There were no takers, except for a few who went through the front door of the Department of Justice press office to receive a standard refusal to comment, rather than enlisting the legion of anonymous sources they frequently used to write stories about Trump.
It was not until Dec. 9, 2020—more than a month after the election—that the media felt safe to report on the FBI investigation into Hunter Biden. And that was only because he issued a statement himself confirming its existence.
The media blackout worked. Trump pollster John McLaughlin found that 36% of Joe Biden voters were unaware of the entire saga, and that 4.6% of total Biden voters would have changed their minds if they had known about it—clearly enough to swing the election in key states.
With Election Day behind them, major news outlets have continued their practice of slanted reporting, both to continue heaping scorn on Trump and to promote Biden.
Another way to gauge which way the media leans is to examine accounts of similar episodes occurring under both Trump’s and Biden’s administrations. The disparate treatment of comparable events is striking.
In March 2020, The Washington Post gloomily reported on Trump’s approval of a coronavirus relief package under the headline, “Trump signs $2 trillion coronavirus bill into law as companies and households brace for more economic pain.”
Nearly a year later, the Post openly celebrated Biden’s approval of a $1.9 trillion package by tweeting the headline, “Biden stimulus showers money on Americans, sharply cutting poverty in defining move of presidency.”
In an apoplectic headline about the Trump administration’s response to the murder of journalist Jamal Khashoggi, The New York Times fumed, “In Extraordinary Statement, Trump Stands With Saudis Despite Khashoggi Killing.”
But when Biden failed to take any strong action against the Saudis after he became president, The New York Times gave it a soft landing with the friendly and empathetic headline, “Biden Won’t Penalize Saudi Crown Prince Over Khashoggi’s Killing, Fearing Relations Breach.”
The media is forever creative, however, as sometimes a clear Democratic scandal can also be turned against Republicans. Take, for example, the handling of two scandals battering New York Gov. Andrew Cuomo—the forcing of COVID-19 patients into nursing homes while covering up the number of deaths, and the growing list of women accusing him of sexual assault and harassment.
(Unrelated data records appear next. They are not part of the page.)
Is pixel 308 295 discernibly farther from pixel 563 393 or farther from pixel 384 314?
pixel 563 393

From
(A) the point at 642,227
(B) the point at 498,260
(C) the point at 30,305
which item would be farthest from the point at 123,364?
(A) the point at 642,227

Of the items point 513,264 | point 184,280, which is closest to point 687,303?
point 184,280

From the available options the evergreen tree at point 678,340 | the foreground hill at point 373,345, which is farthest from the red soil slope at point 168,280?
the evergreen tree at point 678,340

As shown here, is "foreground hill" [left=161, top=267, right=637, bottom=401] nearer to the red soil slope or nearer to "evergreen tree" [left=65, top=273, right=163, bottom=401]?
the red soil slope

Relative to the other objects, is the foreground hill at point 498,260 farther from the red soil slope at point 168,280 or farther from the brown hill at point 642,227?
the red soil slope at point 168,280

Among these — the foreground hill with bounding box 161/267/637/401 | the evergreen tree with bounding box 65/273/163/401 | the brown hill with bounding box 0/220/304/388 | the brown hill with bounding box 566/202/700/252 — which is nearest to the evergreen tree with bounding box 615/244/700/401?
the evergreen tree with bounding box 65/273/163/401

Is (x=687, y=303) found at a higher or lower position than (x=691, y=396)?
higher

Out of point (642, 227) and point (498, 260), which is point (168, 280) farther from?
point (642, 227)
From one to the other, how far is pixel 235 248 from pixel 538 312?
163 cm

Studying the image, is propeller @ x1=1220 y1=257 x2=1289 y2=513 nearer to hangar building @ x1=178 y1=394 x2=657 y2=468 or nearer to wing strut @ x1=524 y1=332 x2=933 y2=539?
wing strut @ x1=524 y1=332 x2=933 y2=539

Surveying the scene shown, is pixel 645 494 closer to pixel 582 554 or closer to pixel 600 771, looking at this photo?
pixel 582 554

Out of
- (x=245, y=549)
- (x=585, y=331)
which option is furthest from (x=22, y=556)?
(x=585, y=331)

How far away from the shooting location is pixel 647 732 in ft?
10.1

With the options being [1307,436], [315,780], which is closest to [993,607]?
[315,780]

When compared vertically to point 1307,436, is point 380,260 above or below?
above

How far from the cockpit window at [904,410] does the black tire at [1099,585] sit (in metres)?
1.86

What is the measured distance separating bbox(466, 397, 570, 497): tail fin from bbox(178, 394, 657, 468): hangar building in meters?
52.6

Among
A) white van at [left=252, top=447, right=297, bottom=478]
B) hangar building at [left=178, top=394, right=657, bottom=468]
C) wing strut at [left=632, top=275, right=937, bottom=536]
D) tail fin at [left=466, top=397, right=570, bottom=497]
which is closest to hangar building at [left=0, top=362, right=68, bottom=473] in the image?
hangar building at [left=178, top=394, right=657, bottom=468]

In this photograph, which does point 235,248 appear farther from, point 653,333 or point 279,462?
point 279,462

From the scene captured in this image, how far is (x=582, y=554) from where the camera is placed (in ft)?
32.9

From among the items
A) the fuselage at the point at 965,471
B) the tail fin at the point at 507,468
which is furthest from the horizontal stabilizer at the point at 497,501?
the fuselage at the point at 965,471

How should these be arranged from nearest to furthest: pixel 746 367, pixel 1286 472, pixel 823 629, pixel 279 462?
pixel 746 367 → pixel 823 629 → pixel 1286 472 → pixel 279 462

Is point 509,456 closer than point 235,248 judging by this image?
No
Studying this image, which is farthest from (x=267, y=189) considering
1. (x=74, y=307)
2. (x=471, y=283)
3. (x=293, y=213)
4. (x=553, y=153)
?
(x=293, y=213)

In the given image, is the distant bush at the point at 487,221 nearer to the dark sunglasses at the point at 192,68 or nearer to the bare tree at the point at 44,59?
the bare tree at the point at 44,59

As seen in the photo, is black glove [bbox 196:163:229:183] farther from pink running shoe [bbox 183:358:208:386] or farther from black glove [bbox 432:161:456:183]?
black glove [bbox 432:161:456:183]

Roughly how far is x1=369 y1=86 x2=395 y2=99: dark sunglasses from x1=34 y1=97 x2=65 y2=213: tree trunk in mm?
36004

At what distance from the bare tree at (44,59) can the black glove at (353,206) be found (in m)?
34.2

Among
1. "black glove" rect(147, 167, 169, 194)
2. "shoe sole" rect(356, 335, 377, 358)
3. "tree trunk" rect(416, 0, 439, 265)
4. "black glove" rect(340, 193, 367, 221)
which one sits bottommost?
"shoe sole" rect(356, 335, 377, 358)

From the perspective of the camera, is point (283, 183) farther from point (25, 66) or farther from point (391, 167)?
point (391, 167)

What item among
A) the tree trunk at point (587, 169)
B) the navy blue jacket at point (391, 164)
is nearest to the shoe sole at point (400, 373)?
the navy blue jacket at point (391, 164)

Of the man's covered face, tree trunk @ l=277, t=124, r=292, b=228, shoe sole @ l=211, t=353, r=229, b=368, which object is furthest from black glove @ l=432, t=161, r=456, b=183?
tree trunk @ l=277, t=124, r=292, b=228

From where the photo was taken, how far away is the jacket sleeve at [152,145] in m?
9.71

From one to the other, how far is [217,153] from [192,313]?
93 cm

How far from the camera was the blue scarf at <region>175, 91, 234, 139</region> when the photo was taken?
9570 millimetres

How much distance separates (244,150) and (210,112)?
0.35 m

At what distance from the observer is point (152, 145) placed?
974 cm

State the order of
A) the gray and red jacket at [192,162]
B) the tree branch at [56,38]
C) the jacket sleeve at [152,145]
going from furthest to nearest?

On the story involving Cuomo’s alleged conduct with women, the venerable Associated Press was still able to work in criticism of Republicans and praise for Biden at the same time, offering this opinion in what masqueraded as a straight news piece:
Republicans have seized on the scandal to try to distract from Biden’s success tackling the coronavirus pandemic and challenge his party’s well-established advantage with female voters.
To the credit of some in the White House press corps, a substantial amount has been written about Biden’s refusal to hold a press conference, likely because reporters have personal interest in such an event. So Biden, who was excessively protected from the media by staff during the campaign and has been known to wander wildly off-script, has yet to face wide-ranging and rapid-fire questioning.
But that did not stop Politico from gushing that Biden “has surprised some of his former colleagues and allies with a largely gaffe-free White House debut,” despite purposefully limited opportunities to make such mistakes.
The mainstream press wants very much for the public to believe that they have not chosen sides. But their 2020 campaign coverage and their reporting on the first weeks of the new president reveal that too many of them are indeed wearing the Biden jersey.